Through the queer, uncertain South,

Had a ’simmon—

Green Persimmon—

Make a sortie on your mouth?

—Frank H. Sweet.

The Persimmon, or Virginian Date Plum, is a North American tree, growing wild in nearly all of the Southern United States, and will thrive and ripen its fruits as far north as the state of Connecticut and the great lakes. It is one of about one hundred and eighty species belonging to the genus Diospyros. These are all hardy trees or shrubs. Representatives of the genus are found in nearly all regions that have a tropical or a temperate climate. The name Diospyros is of interest, for it is from a Greek name used by Theophrastus, and is derived from two words, one meaning Jove’s and the other wheat or grain. This name of Theophrastus has reference to the edible fruit and literally translated means divine or celestial food.

Only a few of the species are cultivated. These are highly ornamental trees with a beautiful foliage, which is rarely attacked by insects. The common Persimmon of America is the only species that is at all hardy in the north. This and the Japanese species (Diospyros kaki) are the only trees that produce the edible fruit commonly found in the market. The wood of nearly all the species of Diospyros is hard and close-grained. The trees that yield the beautiful ebony of commerce belong to this genus, and the species that is said to yield the best quality of this wood (Diospyros ebenum) is a native of the East Indies and Ceylon. It is also cultivated to some extent in hothouses and in tropical climates.

The common Persimmon of the United States (Diospyros virginiana) is a tree, usually growing to a height of about fifty or sixty feet, and rarely reaching one hundred feet. This is a beautiful round-topped tree with more or less spreading branches. The name Persimmon is of Indian origin and of unknown meaning. The fruit of this species is but lightly appreciated except by those who visit the forest regions in which it is native, for it is only cultivated to a very limited extent. The fruit is globular in form and quite plum-like. It varies both in size, color and flavor. When green the fruit is astringent and has a very disagreeable taste. This, however, disappears when the fruit becomes fully matured.
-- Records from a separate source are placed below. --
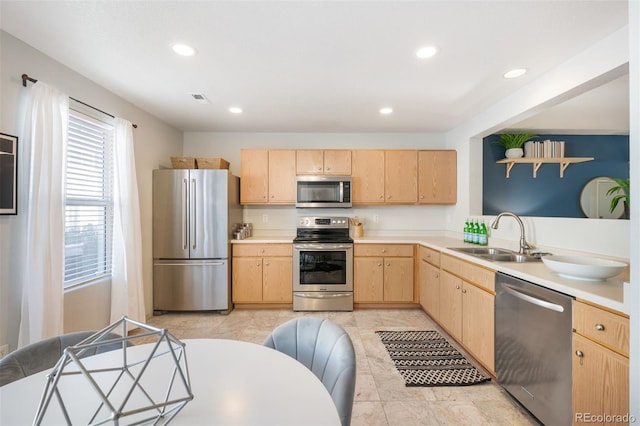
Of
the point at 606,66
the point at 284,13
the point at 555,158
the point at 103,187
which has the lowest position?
the point at 103,187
It is generally thought that the fruit of the Persimmon is not palatable until there has been a frost. Regarding this supposition Dr. L. H. Bailey says: “The old notion of early botanists that this fruit must be subjected to the action of frost before it becomes edible is erroneous. Many of the very best varieties ripen long before the appearance of frost, while others never become edible, being so exceedingly astringent that neither sun nor frost has any appreciable effect on them.” This fruit, so popular in the localities where it grows, was not unknown to the natives who traversed the wild woods before the time of the early explorations and conquests of America. A narrative of De Soto’s travels relates that his men, who were camping at a native town “halfe a league from Rio Grande” (Mississippi River) found the river “almost halfe a league broad and of great depth,” and that the natives brought to them “loaves made of the substance of prunes, like unto brickes.” These loaves were made of dried Persimmons, possibly, mixed with some pulverized grain. At the present time, in some southern localities, the fruit is not infrequently kneaded with bran or ground cereals, molded and baked.